**Text block**
Neha Chiruvolu Singh, DO, MS
University of California, San Diego School of Medicine
Rheumatology Fellowship Program
What fellowship program are you currently in?
UC San Diego Rheumatology Fellowship Program
Why did you choose internal medicine and/or your chosen subspecialty?
Internal medicine requires extensive knowledge of the human body, and every case is an exercise in critical thinking. The opportunity to navigate complex organ systems while building long-lasting relationships with patients is what attracted me to this field. For very similar reasons, I chose to subspecialize in rheumatology. They say that you need to be a competent internal medicine physician in order to be a good rheumatologist. In rheumatology, we deal with chronic autoimmune diseases affecting all organ systems that are very challenging to diagnose and treat. Many times, the journey to finding the right diagnosis and treatment takes longer than anticipated and can be quite taxing on the patient. But holding their hand through the journey, maintaining that mutual trust, and feeling triumphant when you reach the right answer are so rewarding!

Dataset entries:
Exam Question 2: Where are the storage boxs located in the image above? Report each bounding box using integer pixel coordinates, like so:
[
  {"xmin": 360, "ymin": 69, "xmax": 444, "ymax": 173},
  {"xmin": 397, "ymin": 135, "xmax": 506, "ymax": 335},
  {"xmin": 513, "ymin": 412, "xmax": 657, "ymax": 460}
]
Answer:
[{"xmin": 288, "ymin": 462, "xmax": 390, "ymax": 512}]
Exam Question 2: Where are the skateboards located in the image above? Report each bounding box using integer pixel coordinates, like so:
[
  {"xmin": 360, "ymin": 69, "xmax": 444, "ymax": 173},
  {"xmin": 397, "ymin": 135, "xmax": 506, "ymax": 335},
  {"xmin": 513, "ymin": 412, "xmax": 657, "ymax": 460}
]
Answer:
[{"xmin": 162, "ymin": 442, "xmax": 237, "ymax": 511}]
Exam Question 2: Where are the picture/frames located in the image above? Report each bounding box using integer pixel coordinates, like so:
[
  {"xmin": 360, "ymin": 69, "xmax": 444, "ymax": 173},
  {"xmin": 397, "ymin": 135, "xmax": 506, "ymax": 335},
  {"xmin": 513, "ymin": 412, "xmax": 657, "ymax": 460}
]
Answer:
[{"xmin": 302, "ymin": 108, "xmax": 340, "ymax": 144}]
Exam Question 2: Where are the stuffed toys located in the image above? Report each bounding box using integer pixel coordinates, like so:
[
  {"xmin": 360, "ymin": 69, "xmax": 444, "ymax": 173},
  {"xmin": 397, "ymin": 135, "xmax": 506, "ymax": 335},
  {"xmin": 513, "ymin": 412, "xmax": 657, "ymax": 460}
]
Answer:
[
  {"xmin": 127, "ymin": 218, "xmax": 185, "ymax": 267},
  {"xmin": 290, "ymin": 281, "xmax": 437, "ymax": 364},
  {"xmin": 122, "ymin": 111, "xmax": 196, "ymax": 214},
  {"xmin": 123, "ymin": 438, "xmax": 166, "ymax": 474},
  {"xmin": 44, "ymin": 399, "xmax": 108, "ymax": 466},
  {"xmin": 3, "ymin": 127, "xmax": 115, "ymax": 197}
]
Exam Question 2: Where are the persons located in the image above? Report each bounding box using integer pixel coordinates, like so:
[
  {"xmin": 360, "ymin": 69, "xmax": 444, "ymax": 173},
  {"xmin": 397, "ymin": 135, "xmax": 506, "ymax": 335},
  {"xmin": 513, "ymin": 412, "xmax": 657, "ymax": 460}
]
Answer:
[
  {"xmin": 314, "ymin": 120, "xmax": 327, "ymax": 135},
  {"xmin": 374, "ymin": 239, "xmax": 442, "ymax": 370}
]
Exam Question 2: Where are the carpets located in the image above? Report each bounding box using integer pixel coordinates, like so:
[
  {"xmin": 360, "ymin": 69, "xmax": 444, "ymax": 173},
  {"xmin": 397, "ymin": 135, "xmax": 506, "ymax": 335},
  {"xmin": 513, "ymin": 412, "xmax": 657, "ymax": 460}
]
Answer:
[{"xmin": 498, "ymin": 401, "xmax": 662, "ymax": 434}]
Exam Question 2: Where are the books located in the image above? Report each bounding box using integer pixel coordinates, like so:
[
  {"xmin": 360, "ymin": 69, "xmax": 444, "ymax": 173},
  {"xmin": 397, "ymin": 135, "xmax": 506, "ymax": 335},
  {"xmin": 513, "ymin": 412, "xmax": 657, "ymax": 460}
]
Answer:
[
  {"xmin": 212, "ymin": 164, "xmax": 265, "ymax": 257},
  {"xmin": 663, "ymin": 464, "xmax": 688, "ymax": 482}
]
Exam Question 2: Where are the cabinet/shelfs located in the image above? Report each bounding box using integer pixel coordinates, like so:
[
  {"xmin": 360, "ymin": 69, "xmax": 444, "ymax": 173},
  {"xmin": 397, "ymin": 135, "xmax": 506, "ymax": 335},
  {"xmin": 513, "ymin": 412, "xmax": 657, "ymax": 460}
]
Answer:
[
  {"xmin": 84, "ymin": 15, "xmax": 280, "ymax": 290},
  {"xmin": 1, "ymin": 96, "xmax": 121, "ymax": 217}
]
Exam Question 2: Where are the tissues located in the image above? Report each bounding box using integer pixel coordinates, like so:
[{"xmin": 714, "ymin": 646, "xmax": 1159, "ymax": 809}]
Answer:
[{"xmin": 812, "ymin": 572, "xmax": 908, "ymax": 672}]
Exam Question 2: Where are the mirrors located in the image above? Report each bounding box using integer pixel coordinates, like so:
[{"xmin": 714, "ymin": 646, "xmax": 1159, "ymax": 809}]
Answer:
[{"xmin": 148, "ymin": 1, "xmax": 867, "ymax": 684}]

**Required actions**
1) Reproduce word for word the part of the fellow profile that begins at the words "Neha Chiruvolu Singh, DO, MS" and ends after "you currently in?".
2) List the things the fellow profile calls so rewarding in rheumatology.
3) Continue the fellow profile from the point where it stops.
None of the dataset entries matter here.

**Answer section**
1)
Neha Chiruvolu Singh, DO, MS
University of California, San Diego School of Medicine
Rheumatology Fellowship Program
What fellowship program are you currently in?

2)
- Holding the patient's hand through the journey
- Maintaining that mutual trust
- Feeling triumphant when you reach the right answer

3)
What lesson(s) did you learn in residency or fellowship that can help you for the rest of your career?
I was in residency during the peak of COVID-19 and during a time when there was a lot of uncertainty and stress around the hospital. One important lesson I learned was that there will be many times that the fuel in you does run out, and you need to take that time to pause and refill. Work–life balance is necessary, and taking care of yourself as a physician is just as important as taking care of your patients. You want to present the best version of yourself both mentally and physically to your patients.
What are your plans for after fellowship? What factors or advice from mentors contributed to your decision?
I plan to work as a clinician–educator at an academic center or join a private practice. I am enrolled in a musculoskeletal ultrasound course at the present time and hope to incorporate that into my practice, as well. Although I've participated in quite a bit of research throughout my medical training, I knew I didn't want research to be my primary focus. The patient-doctor interactions and becoming a strong clinician take priority. I have been blessed to have mentors who were knowledgeable and empathetic and demonstrated excellent bedside manner. More than what they have said, what I have seen is what has shaped the clinician I want to be and hope to model to future fellows and residents.
How has being a member of ACP helped you in your professional life? What resources have been most helpful to you?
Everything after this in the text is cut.